Tuesday, February 22, 2011

American Express (AXP), Bank of America (BAC), Capital One Financial (COF), JPMorgan (JPM) and Credit Card Risks

Consumers still have difficulty understanding the costs and risks of credit cards, despite some improvements made by issuers, a top regulator said Tuesday

“Our next challenge will be about further clarifying price and risk and making it easier for consumers to make direct product comparisons,” said Elizabeth Warren, Special Advisor to the Secretary of the Treasury for the Consumer Financial Protection Bureau, at the beginning of a credit card conference bringing together regulators, bankers, academics and market research groups.

The conference takes place roughly one year after many provisions of a new credit card law, the Credit Card Accountability Responsibility and Disclosure Act took effect.The consumer bureau will take responsibility for administering the statute later this summer.

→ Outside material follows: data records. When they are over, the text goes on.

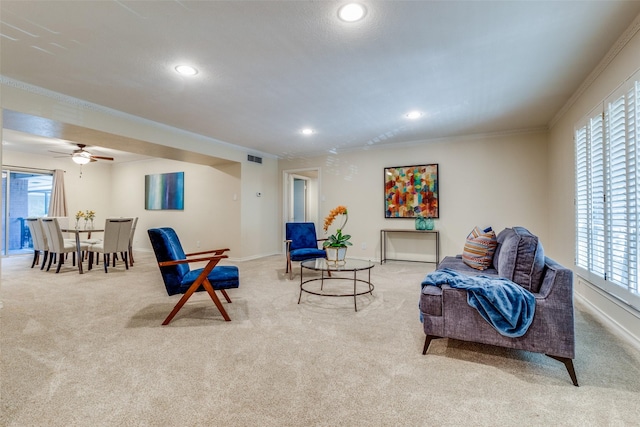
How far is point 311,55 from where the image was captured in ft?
8.38

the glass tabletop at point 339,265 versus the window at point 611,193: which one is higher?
the window at point 611,193

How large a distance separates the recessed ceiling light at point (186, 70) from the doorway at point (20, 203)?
670 cm

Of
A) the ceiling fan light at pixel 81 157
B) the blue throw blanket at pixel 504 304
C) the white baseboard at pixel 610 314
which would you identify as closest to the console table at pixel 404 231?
the white baseboard at pixel 610 314

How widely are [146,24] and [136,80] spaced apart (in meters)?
1.03

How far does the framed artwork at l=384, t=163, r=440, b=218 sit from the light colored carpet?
9.03 feet

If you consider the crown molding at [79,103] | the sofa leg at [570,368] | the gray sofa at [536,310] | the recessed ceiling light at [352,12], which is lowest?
the sofa leg at [570,368]

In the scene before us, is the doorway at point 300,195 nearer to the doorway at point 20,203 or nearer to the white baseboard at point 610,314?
the white baseboard at point 610,314

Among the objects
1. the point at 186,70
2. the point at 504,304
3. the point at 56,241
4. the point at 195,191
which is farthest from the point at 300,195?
the point at 504,304

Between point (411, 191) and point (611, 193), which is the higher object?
point (411, 191)

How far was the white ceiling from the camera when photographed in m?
2.01

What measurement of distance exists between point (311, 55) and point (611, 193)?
9.01 ft

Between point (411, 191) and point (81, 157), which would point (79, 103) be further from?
point (411, 191)

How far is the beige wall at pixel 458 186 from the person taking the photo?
15.6 ft

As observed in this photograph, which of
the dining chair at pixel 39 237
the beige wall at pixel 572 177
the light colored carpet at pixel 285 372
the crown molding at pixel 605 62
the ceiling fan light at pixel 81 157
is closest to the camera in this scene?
the light colored carpet at pixel 285 372
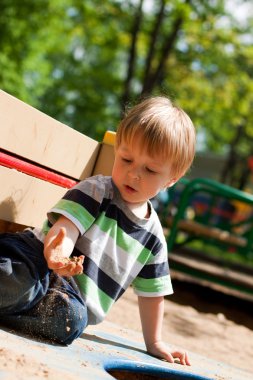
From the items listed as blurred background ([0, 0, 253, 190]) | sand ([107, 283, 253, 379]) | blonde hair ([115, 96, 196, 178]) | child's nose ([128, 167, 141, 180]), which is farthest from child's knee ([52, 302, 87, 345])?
blurred background ([0, 0, 253, 190])

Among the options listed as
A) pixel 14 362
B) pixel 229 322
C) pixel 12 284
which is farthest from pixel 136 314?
pixel 14 362

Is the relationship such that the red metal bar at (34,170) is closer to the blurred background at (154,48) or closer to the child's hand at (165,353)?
the child's hand at (165,353)

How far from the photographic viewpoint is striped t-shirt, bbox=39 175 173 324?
232cm

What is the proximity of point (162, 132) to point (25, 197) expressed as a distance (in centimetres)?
65

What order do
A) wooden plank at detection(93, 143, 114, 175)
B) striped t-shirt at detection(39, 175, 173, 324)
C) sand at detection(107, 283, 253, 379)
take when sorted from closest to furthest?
striped t-shirt at detection(39, 175, 173, 324) → wooden plank at detection(93, 143, 114, 175) → sand at detection(107, 283, 253, 379)

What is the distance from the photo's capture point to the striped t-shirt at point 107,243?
7.60 feet

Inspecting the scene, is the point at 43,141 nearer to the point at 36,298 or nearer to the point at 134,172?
the point at 134,172

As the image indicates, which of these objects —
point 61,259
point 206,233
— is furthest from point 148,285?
point 206,233

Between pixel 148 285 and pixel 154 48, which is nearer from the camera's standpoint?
pixel 148 285

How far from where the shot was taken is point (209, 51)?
14766 mm

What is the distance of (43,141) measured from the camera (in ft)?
8.90


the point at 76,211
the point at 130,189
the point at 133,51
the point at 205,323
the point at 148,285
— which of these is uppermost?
the point at 133,51

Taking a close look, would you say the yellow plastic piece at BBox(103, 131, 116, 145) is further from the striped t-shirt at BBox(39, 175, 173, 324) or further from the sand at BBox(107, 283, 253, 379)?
the sand at BBox(107, 283, 253, 379)

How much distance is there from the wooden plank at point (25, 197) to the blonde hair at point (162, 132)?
423 millimetres
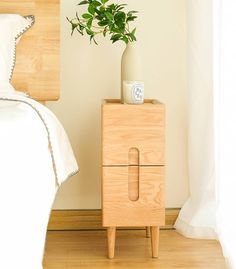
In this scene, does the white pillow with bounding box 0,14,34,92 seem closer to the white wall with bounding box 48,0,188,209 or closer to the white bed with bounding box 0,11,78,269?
the white wall with bounding box 48,0,188,209

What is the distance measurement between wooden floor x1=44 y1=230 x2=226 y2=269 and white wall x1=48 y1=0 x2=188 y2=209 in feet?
0.75

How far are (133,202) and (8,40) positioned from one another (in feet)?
2.87

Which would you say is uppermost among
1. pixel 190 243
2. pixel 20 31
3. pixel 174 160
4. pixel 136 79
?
pixel 20 31

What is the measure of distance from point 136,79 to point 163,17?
1.50 ft

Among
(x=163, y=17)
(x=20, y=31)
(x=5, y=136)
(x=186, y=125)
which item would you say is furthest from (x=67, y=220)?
(x=5, y=136)

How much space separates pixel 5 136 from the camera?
1.41 m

In addition to raising concerns, Warren praised credit card companies for going above and beyond requirements of the statute. She cited data assembled by the consumer bureau and bank regulators that said card issuers have done better than the law requires of them when it comes to curbing opaque interest rate re-pricing and cutting over-limit fees. Read about the findings of credit card studies.

“A number of [credit card] issuers have eliminated some of the practices that can confuse customers and cost them money they reasonably did not expect to pay,” she said.

Research firm Nilson Report lists the top nine credit card issuers as American Express (NYSE:AXP), Bank of America Corp. (NYSE:BAC), Capital One Financial Corp. (NYSE:COF), J.P. Morgan Chase & Co. (NYSE:JPM), Citigroup Inc. (NYSE:C), Discover Financial Services (NYSE:DFS), HSBC (NYSE:HBC), U.S. Bancorp. (NYSE:USB) and Wells Fargo & Co. (NYSE:WFC).